Evolusi teistik adalah gagasan bahwa Allah ikut campur tangan dalam proses evolusi, untuk memandunya dalam cara semacam itu agar makhluk hidup masih dapat layak untuk dirancang. Istilah tersebut dipromosikan oleh advokat Amerika terbesar dari Charles Darwin Asa Gray. Namun, gagasan tersebut secara bertahap kurang diminati di kalangan ilmuwan, karena mereka menjadi makin tertarik dengan gagasan naturalisme metodologi dan meyakini bahwa banding langsung dengan keterlibatan supranatural tidaklah produktif secara saintifik. Pada 1900, evolusi teistik sebagian besar hilang dari diskusi saintifik profesional, meskipun masih sangat populer.[100][101]
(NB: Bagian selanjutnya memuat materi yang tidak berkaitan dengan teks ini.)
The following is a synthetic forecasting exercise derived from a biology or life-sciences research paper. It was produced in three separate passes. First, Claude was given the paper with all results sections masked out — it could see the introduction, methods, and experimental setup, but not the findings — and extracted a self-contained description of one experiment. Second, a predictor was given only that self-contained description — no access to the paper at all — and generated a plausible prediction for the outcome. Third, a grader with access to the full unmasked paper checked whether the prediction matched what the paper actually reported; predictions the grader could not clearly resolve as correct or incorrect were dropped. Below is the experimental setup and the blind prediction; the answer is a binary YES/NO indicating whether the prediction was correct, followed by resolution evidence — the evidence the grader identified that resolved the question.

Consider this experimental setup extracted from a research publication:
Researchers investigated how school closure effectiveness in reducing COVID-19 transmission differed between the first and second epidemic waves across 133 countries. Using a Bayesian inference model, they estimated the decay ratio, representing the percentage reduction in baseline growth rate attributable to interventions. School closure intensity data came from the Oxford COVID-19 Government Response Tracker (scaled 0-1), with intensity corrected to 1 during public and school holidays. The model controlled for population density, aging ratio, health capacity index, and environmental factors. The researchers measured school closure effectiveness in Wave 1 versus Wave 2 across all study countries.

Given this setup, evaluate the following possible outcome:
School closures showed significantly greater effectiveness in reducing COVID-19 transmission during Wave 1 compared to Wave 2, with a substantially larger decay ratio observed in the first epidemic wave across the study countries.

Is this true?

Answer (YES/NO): YES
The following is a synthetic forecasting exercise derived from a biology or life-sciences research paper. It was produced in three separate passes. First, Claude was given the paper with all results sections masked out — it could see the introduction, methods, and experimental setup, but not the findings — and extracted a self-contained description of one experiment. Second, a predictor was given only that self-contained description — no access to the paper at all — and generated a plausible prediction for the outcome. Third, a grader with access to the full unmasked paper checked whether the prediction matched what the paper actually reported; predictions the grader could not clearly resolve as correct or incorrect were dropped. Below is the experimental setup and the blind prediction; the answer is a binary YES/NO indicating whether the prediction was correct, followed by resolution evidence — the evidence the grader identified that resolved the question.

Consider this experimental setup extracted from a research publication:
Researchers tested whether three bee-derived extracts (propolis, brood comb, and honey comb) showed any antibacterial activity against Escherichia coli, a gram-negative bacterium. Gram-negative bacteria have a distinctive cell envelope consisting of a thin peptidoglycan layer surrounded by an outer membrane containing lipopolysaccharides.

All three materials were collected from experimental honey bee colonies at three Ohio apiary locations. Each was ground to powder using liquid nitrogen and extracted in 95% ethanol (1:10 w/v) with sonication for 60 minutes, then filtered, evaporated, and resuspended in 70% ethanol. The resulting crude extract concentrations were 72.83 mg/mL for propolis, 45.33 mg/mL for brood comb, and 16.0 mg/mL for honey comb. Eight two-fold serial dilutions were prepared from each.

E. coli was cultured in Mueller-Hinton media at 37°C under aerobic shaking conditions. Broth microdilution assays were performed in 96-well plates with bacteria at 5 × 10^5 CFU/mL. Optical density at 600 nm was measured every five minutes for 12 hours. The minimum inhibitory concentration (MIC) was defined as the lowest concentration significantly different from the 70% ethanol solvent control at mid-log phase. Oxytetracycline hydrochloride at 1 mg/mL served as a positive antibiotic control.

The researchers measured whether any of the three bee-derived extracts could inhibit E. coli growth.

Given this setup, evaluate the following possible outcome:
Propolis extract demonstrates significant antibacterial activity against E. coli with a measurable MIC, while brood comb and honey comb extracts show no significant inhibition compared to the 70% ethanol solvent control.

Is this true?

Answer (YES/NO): NO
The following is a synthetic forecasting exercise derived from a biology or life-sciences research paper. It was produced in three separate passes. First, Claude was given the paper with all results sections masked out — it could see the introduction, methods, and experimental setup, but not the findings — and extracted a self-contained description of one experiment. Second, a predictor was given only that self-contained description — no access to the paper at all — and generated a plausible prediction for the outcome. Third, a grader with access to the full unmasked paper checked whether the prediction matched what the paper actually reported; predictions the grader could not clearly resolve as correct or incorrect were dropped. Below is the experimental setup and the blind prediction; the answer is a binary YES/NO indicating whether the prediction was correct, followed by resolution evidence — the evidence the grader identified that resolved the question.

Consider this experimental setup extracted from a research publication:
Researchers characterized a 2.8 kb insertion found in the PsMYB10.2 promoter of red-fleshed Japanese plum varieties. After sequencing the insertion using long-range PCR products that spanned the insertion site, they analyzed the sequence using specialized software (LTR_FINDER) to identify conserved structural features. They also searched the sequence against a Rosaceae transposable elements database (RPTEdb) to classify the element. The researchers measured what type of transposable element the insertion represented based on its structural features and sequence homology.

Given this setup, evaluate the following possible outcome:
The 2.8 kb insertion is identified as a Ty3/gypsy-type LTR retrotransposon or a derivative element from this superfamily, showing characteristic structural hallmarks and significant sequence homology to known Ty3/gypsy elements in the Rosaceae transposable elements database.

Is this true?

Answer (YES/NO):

Pada akhir abad ke-19, istilah neo-Lamarckisme menjadi diasosiasikan dengan posisi para naturalis yang memandang pewarisan karakteristik menonjol sebagai mekanisme evolusi paling berpengaruh. Para advokat dari posisi tersebut meliputi penulis Inggris dan kritikus Darwin Samuel Butler, pakar biologi Jerman Ernst Haeckel, dan pakar paleontologi Amerika Edward Drinker Cope. Mereka menganggap Lamarckisme lebih tinggi secara filsafat ketimbang gagasan seleksi Darwin yang bertindak pada variasi acak. Cope memandang, dan melalui yang ia temukan, susunan-susunan progresi linear dalam jejak fosil. Pewarisan karakteristik menonjol adalah bagian dari teori rekapitulasi evolusi Haeckel, yang menyatakan bahwa perkembangan embriologi dari sebuah organisme mengulang riwayat evolusinya.[100][101] Para kritikus neo-Lamarckisme, seperti pakar biologi Jerman August Weismann dan Alfred Russel Wallace, menekankan bahwa tak ada orang yang pernah memproduksi bukti solid untuk pewarisan karakteristik menonjol. Disamping kritikan tersebute, neo-Lamarckisme menjadi menjadi alternatif paling populer untuk seleksi alam pada akhir abad ke-19, dan masih dipegang beberapa naturalis pada abad ke-20.[100][101]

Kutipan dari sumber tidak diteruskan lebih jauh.